■ Source extract
______________________________
The conflict is not arbitrary. deepseek-r1:70b works with chain-of-thought reasoning and tends toward formal rigour; the break points (selective vs. universal; approach vs. negative result) are from this perspective weighty enough to reject the analogy. qwen3:235b-a22b has access to the full Neoplatonism context and evaluates the structural operation itself as a genuine similarity, even if the framework conditions differ.
Both assessments are internally consistent. The question of whether structural agreement in the operation (stripping → collapse) constitutes genuine resonance even when the intention and scope differ is a methodological question this project cannot answer definitively. The conflict marks exactly the point where a formal framework for structural analogies between mathematics and philosophy is lacking.
The two project threads converge on one point: the condensed anima is an object that on two independent levels navigates between “too much” and “too little structure.”
Topologically: between the concrete CW-complex (too many non-canonical details) and the abstract homotopy type (too little, because the topology of the coefficient groups is lost). The condensed anima keeps both separate and independent — this is mathematically the content of the non-collapse property K(ℝ, n) ≠ K(ℝδ, n) ≠ *.
Arithmetically: between BWK (wrong cohomological dimension, archimedean asymmetries) and full Galois cohomology (similar defects). The Weil-Moore anima XK repairs both by adding higher homotopy groups whose structure reflects the compact/discrete duality principle.
______________________________
■ Stored data
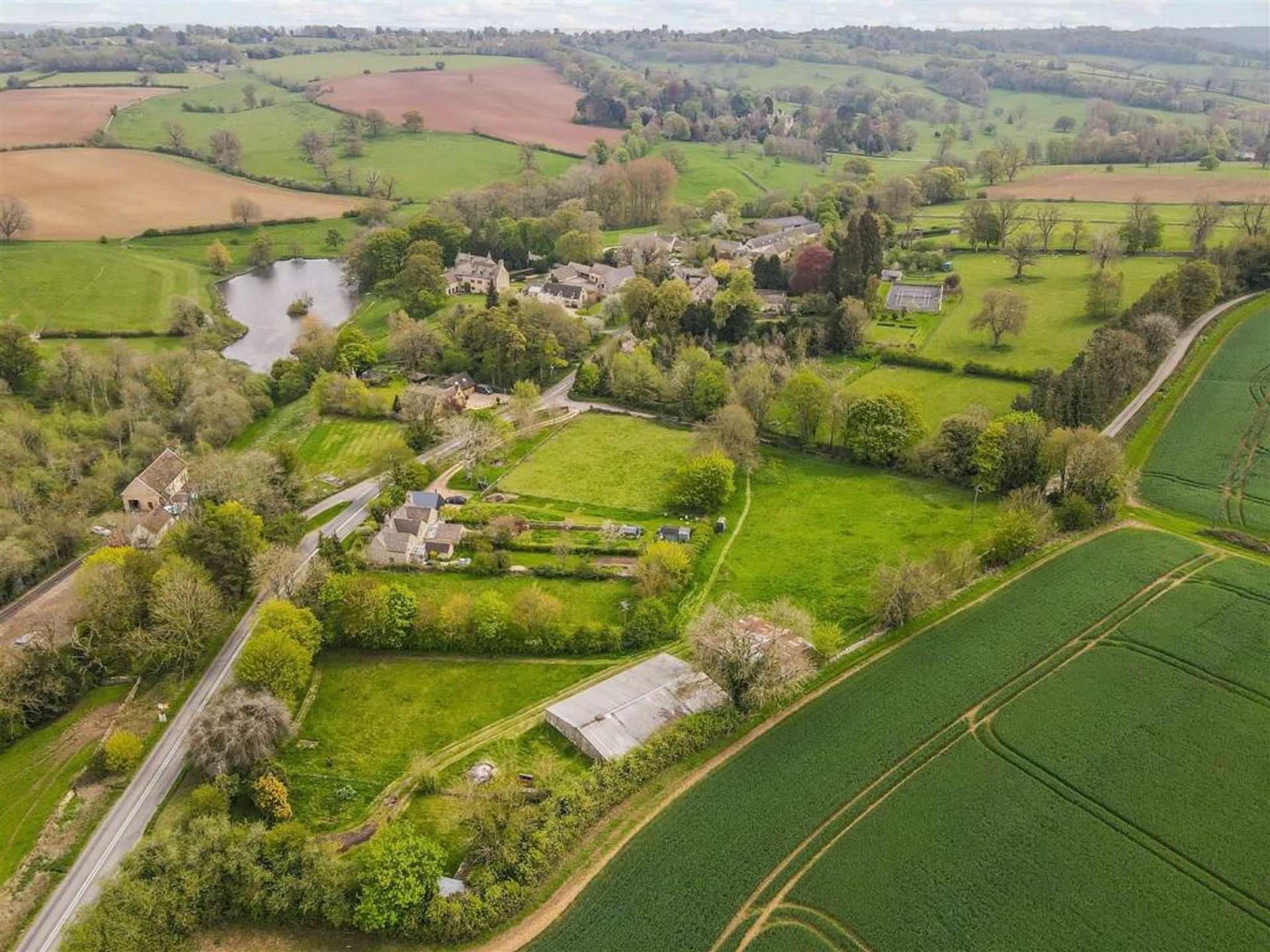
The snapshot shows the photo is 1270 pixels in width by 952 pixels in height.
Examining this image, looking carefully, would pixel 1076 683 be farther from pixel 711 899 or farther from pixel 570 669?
pixel 570 669

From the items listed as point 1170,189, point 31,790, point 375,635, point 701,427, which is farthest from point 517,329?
point 1170,189

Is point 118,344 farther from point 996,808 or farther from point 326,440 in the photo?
point 996,808

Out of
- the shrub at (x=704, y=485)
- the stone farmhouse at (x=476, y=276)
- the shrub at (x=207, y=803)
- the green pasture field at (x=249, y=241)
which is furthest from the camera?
the green pasture field at (x=249, y=241)

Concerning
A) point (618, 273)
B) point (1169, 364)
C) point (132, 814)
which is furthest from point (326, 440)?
point (1169, 364)

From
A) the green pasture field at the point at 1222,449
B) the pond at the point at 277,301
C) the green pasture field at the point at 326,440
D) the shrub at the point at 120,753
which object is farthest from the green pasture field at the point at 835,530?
the pond at the point at 277,301

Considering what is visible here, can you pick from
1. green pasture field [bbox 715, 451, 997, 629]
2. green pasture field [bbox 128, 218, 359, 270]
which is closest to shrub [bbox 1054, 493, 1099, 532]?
green pasture field [bbox 715, 451, 997, 629]

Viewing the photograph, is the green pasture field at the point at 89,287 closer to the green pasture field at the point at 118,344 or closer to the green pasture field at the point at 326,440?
the green pasture field at the point at 118,344
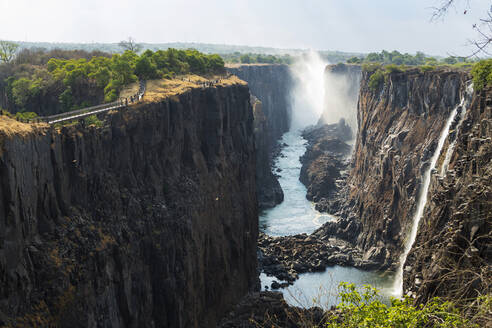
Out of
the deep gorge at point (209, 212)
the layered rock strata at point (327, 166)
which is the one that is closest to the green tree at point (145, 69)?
the deep gorge at point (209, 212)

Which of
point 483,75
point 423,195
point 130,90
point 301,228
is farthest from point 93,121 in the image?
point 301,228

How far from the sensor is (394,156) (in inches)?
2982

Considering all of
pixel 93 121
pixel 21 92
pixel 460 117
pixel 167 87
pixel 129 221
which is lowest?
pixel 129 221

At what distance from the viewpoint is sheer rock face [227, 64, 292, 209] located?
107m

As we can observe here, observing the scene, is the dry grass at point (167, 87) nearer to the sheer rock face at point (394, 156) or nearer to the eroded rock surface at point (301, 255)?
the eroded rock surface at point (301, 255)

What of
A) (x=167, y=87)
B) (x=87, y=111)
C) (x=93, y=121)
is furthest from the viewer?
(x=167, y=87)

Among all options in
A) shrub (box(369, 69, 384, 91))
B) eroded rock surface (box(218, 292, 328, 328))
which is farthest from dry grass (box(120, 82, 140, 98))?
shrub (box(369, 69, 384, 91))

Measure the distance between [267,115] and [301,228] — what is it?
3252 inches

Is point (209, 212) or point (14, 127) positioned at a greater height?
point (14, 127)

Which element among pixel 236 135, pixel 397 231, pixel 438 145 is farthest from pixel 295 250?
pixel 438 145

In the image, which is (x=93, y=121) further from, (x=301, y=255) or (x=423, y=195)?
(x=423, y=195)

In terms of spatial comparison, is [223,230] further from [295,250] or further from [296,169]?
[296,169]

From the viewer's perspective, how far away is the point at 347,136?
14425cm

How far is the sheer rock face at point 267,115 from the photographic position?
107m
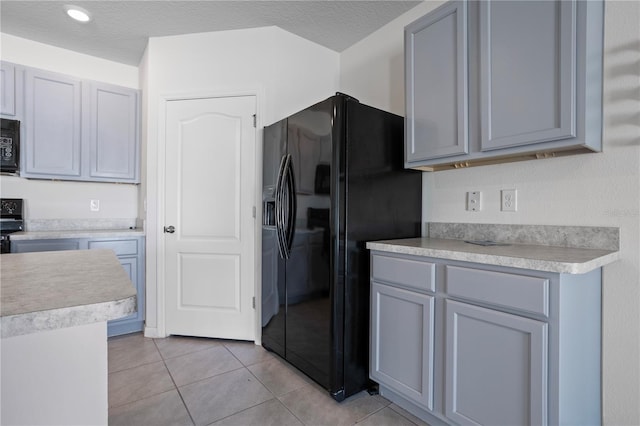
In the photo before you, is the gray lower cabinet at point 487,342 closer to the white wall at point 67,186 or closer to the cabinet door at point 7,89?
the white wall at point 67,186

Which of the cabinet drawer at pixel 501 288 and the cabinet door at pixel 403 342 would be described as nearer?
the cabinet drawer at pixel 501 288

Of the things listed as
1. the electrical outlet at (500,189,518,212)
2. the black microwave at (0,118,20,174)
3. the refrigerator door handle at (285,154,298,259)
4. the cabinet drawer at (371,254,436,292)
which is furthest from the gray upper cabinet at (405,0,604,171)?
the black microwave at (0,118,20,174)

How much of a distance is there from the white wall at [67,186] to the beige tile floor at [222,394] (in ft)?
4.79

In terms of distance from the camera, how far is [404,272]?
1.64m

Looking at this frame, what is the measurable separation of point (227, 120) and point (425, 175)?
5.47 feet

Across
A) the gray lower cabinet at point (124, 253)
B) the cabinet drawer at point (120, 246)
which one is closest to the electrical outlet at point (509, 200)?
the gray lower cabinet at point (124, 253)

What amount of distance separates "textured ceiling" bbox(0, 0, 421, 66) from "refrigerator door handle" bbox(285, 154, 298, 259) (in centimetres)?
121

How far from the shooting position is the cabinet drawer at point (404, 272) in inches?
60.3

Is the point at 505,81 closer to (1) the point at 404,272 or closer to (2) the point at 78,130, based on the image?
(1) the point at 404,272

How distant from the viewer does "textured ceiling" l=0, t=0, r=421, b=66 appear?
2.34m

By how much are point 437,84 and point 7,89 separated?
3.35 m

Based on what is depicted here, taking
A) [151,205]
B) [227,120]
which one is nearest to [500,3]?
[227,120]

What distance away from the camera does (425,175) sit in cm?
220

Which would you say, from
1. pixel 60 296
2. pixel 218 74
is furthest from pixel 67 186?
pixel 60 296
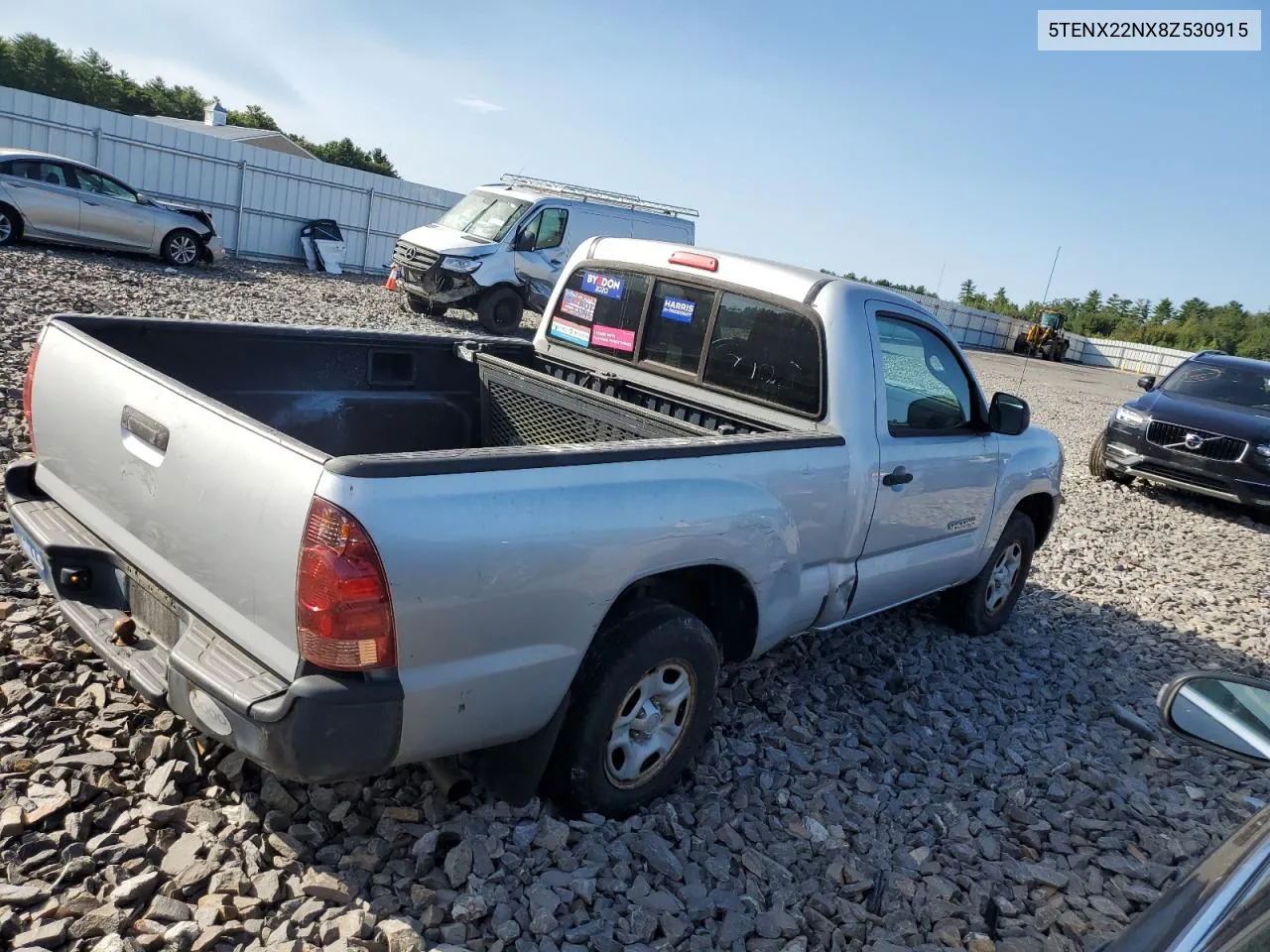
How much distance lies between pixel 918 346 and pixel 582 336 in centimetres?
163

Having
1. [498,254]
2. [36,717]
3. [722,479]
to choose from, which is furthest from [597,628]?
[498,254]

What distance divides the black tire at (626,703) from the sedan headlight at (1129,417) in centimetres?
920

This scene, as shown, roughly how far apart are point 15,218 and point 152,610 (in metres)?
14.4

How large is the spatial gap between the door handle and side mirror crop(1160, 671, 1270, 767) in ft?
6.05

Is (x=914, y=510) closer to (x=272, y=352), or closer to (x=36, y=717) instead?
(x=272, y=352)

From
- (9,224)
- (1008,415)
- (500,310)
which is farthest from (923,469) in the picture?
(9,224)

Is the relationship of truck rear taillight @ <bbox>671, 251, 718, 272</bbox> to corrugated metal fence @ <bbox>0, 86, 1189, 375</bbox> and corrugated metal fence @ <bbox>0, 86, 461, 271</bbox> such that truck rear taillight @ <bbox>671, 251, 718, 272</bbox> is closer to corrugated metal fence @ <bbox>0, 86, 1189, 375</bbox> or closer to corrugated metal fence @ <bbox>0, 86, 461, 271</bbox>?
corrugated metal fence @ <bbox>0, 86, 1189, 375</bbox>

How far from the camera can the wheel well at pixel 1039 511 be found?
5607 mm

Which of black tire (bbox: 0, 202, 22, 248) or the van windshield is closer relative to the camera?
black tire (bbox: 0, 202, 22, 248)

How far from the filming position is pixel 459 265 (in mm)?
14469

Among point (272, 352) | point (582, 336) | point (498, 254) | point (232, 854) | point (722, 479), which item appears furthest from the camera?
point (498, 254)

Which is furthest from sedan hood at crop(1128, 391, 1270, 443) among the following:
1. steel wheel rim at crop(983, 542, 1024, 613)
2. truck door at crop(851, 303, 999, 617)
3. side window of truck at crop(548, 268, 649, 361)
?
side window of truck at crop(548, 268, 649, 361)

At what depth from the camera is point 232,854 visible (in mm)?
2729

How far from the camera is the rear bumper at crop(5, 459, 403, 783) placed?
230cm
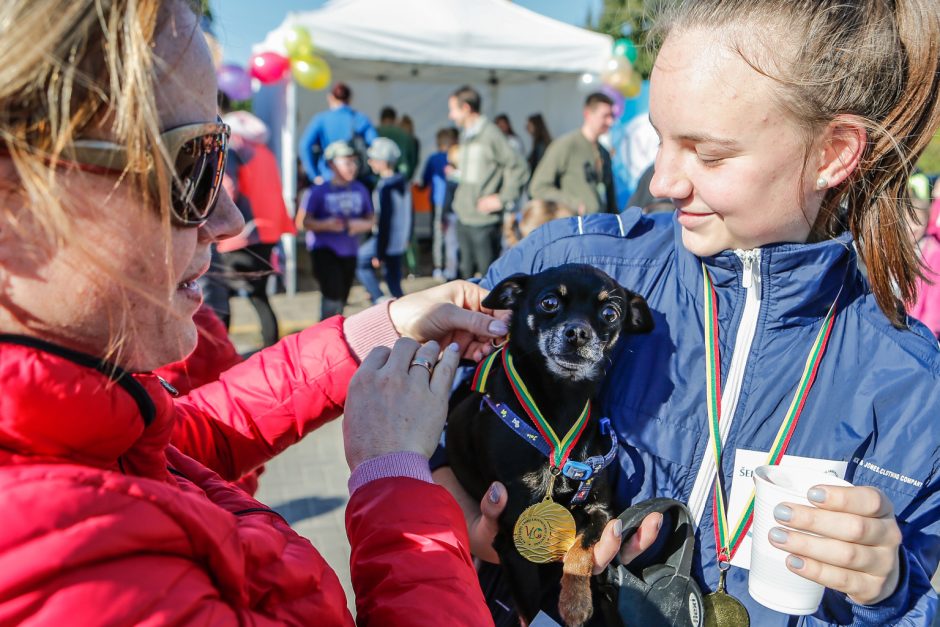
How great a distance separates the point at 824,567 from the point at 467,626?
756mm

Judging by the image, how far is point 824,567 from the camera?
1.29 metres

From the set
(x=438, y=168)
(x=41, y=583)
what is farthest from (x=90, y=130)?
(x=438, y=168)

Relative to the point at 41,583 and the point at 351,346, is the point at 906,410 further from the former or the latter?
the point at 41,583

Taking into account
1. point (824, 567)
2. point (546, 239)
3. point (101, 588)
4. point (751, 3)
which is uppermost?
point (751, 3)

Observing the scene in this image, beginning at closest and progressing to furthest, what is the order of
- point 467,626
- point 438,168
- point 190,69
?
point 190,69, point 467,626, point 438,168

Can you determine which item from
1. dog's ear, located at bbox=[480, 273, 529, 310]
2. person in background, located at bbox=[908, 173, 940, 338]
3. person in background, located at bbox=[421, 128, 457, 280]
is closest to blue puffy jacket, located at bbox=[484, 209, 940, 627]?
dog's ear, located at bbox=[480, 273, 529, 310]

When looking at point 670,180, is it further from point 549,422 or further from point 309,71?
point 309,71

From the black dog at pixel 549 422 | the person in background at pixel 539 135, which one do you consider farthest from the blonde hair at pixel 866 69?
the person in background at pixel 539 135

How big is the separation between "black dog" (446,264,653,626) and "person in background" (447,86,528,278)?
654 cm

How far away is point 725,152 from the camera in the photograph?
137 centimetres

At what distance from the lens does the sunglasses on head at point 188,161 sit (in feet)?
2.53

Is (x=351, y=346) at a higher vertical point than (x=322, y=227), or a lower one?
higher

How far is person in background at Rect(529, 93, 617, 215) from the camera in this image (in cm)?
729

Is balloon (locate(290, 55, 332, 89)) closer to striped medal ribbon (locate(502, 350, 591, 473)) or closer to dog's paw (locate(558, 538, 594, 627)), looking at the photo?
striped medal ribbon (locate(502, 350, 591, 473))
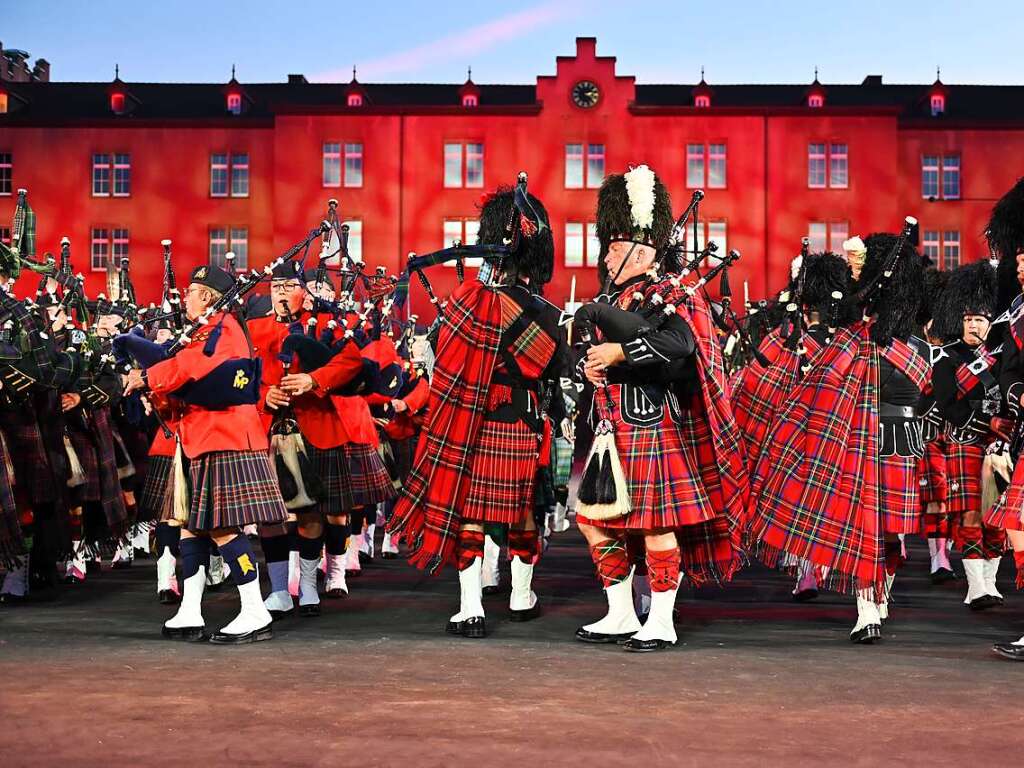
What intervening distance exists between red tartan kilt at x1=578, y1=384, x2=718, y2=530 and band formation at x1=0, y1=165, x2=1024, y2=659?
1 cm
______________________________
■ What you should do
Extend the passage on the condensed anima above, starting after its final sentence.

■ Result for this exercise
Pontryagin duality ℤ ↔ ℝ/ℤ is precisely this transition: the discrete, abstract homotopy group is “animated” through condensation — it receives a compact, topologically rich structure. This is the mathematical content of Beilinson's “animation” and Clausen's “anima”, and it is structurally the same movement that Plotinus describes with the transition from matter to soul — with the important caveat of the reversed ontological direction.
Does the compact/discrete duality principle hold for all n and all archimedean Weil-Moore anima? This requires the complete calculation of the Postnikov towers of Xℂ, in particular the condensed cohomology groups H*(Kcond(ℝ/ℤ, n); ℝ/ℤ). Case 3 of the principle (finite, not self-dual) does not occur in the known range and remains untested.
How deep does Clausen and Scholze's knowledge of the Neoplatonic tradition run? The formulations “worldly incarnation” and “ghostly appearance” are too specific to be coincidental. An investigation of earlier manuscripts and correspondence could reveal further connections.
Is there a formal framework that describes structural analogies between mathematical objects and philosophical concepts precisely — beyond metaphorical similarity, but without categorical fallacies? The model conflict in ADV-4 shows that without such a framework, the answer to “what constitutes structural resonance” depends on the evaluation criteria of the respective model. This is the actual methodological limit of this project.
The project ran entirely locally on a Mac Studio M3 Ultra (256 GB unified memory, 80-core GPU, macOS Sequoia) with Ollama 0.24.0. Models received the complete primary texts as context.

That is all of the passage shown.